Hôtel W de Nashville, Tennessee.

Il arrive quelques fois que même les personnes emplies d'une confiance en eux démesurée perdent bêtement leurs moyens dans des situations qu'iels connaissent cependant par cœur. Ce n'est pas la première fois que je vais en rendez-vous romantique avec Steve ; il adore ce genre de soirée, et ne loupe aucune occasion pour pouvoir m'inviter à sortir et me mettre des étoiles dans les yeux. Je le soupçonne d'avoir lu beaucoup trop de romance à l'eau de rose dans sa jeunesse, sans doute au même âge auquel je pensais qu'il était normal d'être traitée comme une chaussette sale par les hommes de mon entourage. Ce n'est pas non plus la première fois que je décide de porter une jolie robe pour marquer le coup d'une sortie dans un lieu très chic et très prisé des couples à la recherche de romance.

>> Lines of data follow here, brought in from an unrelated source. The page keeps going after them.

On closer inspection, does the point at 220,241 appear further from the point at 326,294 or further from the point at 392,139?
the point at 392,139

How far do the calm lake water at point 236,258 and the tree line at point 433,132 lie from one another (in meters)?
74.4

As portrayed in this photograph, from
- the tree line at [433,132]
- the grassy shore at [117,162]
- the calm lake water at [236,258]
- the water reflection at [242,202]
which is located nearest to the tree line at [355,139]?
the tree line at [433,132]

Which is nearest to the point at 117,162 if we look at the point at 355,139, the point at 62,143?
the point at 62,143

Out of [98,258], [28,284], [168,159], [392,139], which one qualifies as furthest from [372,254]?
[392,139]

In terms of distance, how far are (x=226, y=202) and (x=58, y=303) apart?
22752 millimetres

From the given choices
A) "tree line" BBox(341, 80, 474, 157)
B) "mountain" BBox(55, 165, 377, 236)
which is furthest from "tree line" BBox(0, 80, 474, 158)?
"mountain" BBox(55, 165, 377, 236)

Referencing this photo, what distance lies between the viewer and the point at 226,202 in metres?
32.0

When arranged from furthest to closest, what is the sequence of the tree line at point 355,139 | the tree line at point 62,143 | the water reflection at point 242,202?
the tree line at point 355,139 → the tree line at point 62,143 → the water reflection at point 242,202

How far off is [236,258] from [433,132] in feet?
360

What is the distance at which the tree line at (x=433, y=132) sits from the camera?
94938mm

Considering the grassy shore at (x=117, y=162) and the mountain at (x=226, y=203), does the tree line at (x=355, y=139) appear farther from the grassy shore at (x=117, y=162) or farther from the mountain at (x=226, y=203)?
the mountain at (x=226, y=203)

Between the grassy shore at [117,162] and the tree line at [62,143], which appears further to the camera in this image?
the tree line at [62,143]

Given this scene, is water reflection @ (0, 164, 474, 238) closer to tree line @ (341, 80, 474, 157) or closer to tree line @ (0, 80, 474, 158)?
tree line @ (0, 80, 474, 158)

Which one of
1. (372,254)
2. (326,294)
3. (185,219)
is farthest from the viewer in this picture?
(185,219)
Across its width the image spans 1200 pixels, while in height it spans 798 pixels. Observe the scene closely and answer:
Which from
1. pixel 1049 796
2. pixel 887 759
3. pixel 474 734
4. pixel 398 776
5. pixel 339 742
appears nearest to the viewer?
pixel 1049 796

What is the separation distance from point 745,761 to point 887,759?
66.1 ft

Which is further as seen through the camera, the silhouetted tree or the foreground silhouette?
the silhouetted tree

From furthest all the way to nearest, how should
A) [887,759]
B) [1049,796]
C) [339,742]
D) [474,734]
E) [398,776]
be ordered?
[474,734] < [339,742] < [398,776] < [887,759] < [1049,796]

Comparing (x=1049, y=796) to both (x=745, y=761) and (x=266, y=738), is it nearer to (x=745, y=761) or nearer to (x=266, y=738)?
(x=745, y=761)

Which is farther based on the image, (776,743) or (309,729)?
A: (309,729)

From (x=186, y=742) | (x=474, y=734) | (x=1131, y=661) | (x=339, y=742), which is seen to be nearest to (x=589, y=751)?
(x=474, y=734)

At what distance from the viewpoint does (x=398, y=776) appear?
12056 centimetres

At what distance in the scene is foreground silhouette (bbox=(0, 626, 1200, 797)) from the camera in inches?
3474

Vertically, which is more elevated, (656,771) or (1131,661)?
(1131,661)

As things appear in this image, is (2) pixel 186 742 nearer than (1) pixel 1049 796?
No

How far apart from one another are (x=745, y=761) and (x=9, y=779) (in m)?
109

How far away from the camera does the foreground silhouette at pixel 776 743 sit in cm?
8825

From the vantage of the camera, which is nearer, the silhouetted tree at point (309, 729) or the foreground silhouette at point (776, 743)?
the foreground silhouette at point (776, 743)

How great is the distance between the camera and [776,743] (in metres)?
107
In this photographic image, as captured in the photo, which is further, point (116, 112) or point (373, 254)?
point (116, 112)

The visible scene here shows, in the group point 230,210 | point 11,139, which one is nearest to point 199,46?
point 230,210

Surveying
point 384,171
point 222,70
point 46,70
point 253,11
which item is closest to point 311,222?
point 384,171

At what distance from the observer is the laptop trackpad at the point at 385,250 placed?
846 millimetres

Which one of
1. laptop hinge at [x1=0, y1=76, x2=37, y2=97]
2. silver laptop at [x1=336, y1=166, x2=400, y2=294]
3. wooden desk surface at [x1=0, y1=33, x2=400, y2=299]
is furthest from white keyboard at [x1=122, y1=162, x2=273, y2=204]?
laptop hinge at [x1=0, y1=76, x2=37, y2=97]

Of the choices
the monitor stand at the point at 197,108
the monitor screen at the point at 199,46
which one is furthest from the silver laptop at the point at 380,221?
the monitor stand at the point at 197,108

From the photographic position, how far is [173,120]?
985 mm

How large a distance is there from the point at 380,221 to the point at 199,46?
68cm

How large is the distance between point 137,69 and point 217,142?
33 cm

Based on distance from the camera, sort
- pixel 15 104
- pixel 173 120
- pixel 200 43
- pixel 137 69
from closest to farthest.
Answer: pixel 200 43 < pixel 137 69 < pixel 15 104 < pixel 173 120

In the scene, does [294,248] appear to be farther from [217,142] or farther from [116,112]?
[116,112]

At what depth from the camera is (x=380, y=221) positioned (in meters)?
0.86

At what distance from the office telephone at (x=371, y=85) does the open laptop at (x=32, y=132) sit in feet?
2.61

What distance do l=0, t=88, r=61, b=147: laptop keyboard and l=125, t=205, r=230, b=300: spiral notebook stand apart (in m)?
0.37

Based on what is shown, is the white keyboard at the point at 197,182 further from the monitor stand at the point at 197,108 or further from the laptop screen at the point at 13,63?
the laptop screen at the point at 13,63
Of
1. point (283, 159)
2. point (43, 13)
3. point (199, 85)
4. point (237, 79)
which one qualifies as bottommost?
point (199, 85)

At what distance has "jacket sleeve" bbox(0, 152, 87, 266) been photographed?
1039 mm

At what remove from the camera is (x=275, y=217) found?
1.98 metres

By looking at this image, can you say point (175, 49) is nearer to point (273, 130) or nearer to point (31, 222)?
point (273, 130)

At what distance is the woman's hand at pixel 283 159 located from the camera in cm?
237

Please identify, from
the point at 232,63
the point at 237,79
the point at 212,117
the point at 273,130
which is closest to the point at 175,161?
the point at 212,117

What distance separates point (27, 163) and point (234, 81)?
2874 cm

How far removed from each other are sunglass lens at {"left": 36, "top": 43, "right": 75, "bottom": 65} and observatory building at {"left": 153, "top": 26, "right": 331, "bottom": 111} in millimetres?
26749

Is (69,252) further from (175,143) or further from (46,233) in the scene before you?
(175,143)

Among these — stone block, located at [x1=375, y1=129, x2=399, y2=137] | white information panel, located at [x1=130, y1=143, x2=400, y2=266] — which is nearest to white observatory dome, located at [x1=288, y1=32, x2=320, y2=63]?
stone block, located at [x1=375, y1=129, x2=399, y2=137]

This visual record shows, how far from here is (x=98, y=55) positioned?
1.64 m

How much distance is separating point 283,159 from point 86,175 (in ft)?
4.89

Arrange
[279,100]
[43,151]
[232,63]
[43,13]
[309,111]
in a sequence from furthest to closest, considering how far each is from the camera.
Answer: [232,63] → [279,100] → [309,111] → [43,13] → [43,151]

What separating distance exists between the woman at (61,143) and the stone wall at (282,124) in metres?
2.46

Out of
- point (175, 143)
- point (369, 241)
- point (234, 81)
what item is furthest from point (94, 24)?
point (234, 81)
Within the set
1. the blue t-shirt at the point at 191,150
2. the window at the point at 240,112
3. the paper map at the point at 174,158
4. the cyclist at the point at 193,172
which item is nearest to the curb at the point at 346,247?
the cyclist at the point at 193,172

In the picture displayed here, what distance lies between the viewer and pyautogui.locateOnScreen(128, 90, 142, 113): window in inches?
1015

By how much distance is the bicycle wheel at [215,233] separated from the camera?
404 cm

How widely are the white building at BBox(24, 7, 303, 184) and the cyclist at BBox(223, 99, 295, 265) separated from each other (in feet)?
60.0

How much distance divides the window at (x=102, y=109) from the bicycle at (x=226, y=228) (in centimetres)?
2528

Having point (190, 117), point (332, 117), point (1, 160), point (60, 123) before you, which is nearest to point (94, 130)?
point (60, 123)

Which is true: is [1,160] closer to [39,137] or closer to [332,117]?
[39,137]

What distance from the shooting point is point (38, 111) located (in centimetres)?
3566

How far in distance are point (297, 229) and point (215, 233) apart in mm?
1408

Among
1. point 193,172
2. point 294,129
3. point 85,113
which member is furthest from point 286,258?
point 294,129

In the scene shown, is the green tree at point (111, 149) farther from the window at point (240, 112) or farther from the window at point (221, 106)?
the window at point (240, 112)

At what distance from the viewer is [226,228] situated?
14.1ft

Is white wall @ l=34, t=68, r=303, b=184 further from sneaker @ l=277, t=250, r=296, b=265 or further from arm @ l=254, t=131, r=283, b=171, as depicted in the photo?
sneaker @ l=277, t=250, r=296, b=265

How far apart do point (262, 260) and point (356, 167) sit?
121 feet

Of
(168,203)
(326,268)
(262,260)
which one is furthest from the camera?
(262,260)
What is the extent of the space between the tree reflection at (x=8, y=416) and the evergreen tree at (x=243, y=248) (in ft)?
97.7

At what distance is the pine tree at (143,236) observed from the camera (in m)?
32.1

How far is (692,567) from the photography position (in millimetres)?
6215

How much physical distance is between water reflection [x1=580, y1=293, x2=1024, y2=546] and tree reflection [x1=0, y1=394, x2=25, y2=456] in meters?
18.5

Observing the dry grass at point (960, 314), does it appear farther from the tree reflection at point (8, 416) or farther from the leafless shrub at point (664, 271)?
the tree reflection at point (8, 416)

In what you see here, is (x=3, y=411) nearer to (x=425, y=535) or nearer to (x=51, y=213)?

Pourtant, c'est bien la première fois que je m'inquiète autant pour ces petits détails qui n'ont pas vraiment leur importance. Steve m'a vu porter mes pires pyjamas avec les cheveux en bataille l'automne dernier, en plus de mes affreux pulls de Noël en commun avec Peter. Mais je ne peux pas m'empêcher d'avoir l'impression de ne pas en faire assez pour ce soir. Parce que pour une fois, nous avons quelque chose d'unique à fêter : on ne peut fêter la première année de relation à plusieurs reprises, et j'ai terriblement peur de tout gâcher. Au point où j'en suis, je ne sais pas si ma longue robe en satin bleue est trop osée ou pas assez classe pour aller manger dans un super restaurant cinq étoiles, qui apparemment est majoritairement fréquenté par de désespérants hommes riches accompagnés de jeunes femmes toutes moins envieuses de leur présence les unes que les autres. La brochure avait l'air tellement luxueuse que sur le coup, je me suis sentie mal lorsque j'ai songé à la déchirer pour la jeter à la poubelle. Au final, elle repose sagement dans le fond de l'un des mes sacs, en espérant que je ne l'arracherais pas. Lorsque nous avons dû choisir un lieu pour la soirée, nous avons beaucoup hésité ; après tout, nous sommes recherchés et désignés comme des criminels de haut vol. C'est pour ça que je préfère garder une arme coincée dans ma jarretière, juste au cas où. Ou peut-être que je ne devrais pas. Je devrais me contenter d'un couteau de combat. Mais je n'en ai plus : j'ai cassé le mien en essayant de planter Bucky, l'autre jour. Bon sang...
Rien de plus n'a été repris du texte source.